- Opening Delimiter -

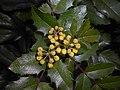 Mahonia aquifolium 2016-04-19 8164.jpg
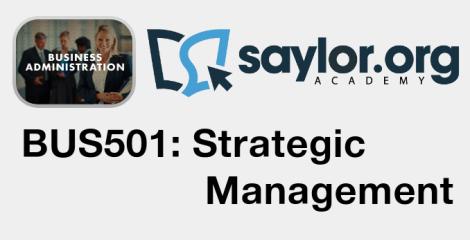 Saylor_BUS501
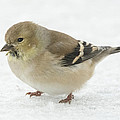 American Goldfinch In The Snow by Jan M Holden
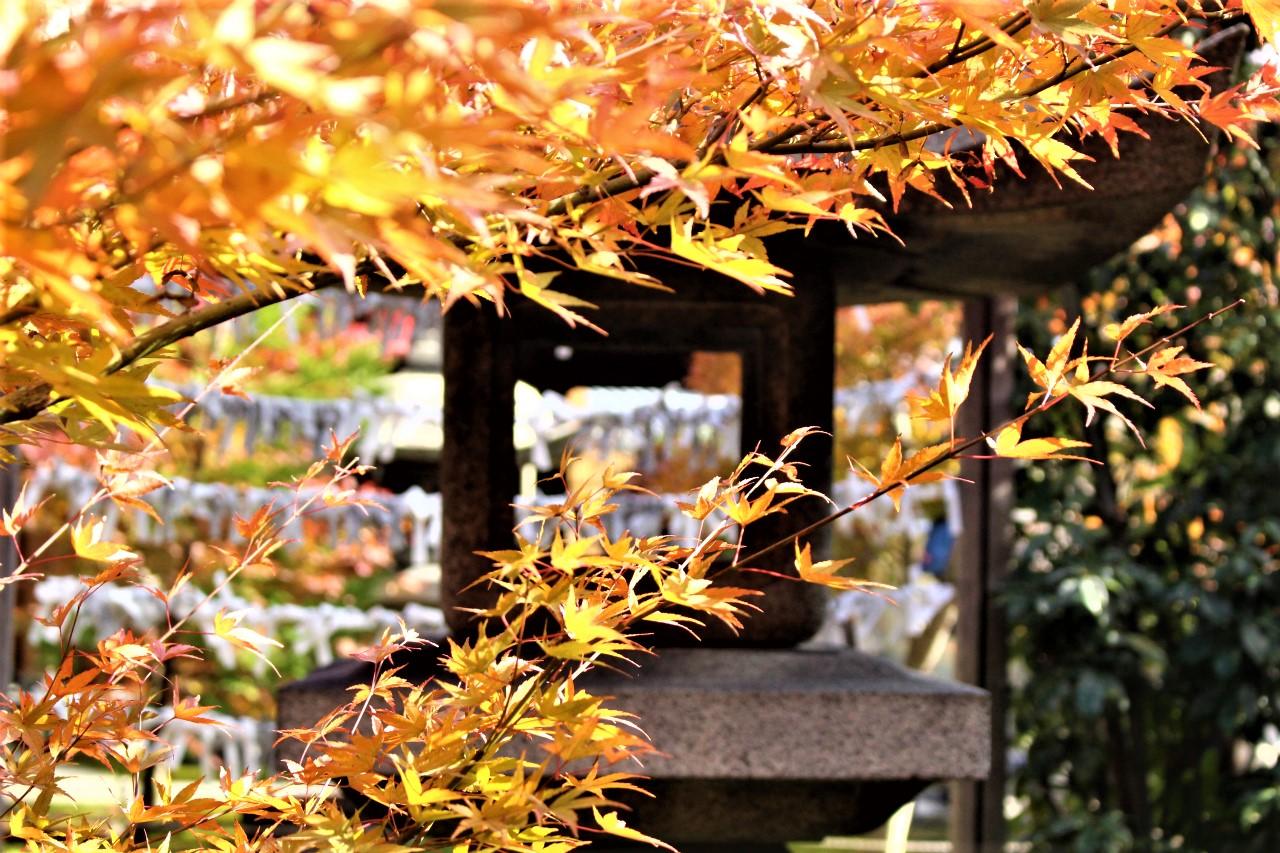 勝林寺(東福寺塔頭)の紅葉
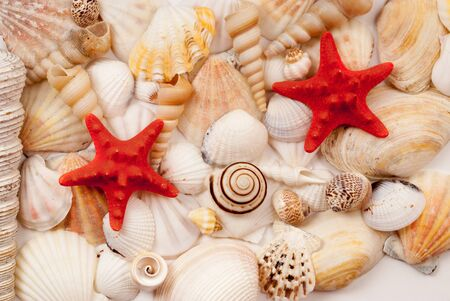 lots of: Lots of different seashells and scallops. Stock Photo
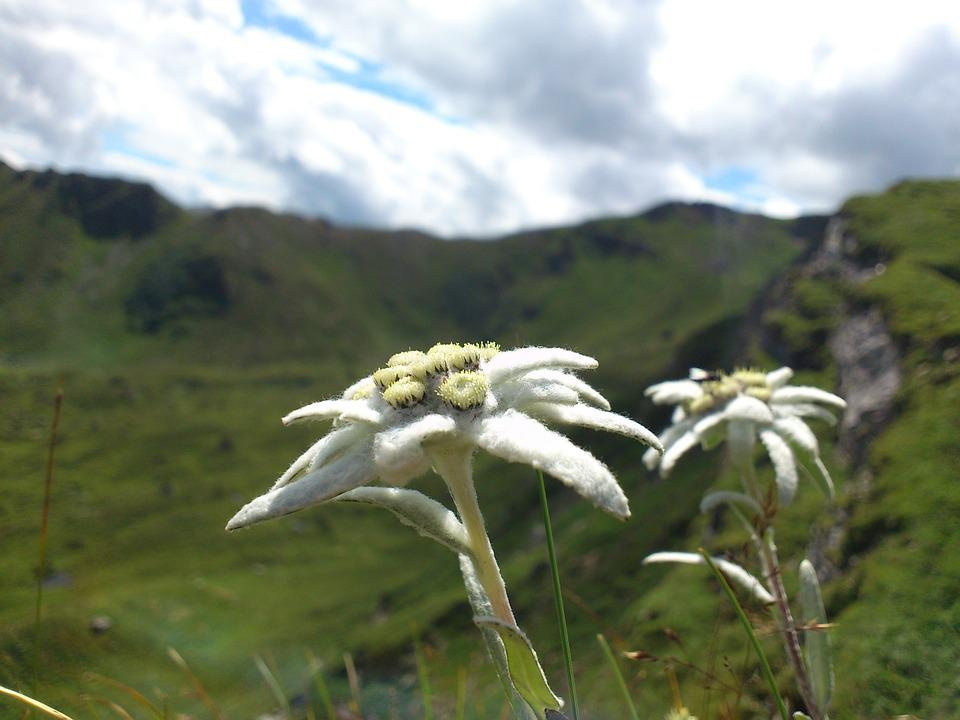 Edelweiss, Mountain Flowers, Mountains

- Closing Delimiter -

Work to complete
An exact copy of all the entries above is required, with every picture left out.

Exercise solution
 Mahonia aquifolium 2016-04-19 8164.jpg
 Saylor_BUS501
 American Goldfinch In The Snow by Jan M Holden
 勝林寺(東福寺塔頭)の紅葉
 lots of: Lots of different seashells and scallops. Stock Photo
 Edelweiss, Mountain Flowers, Mountains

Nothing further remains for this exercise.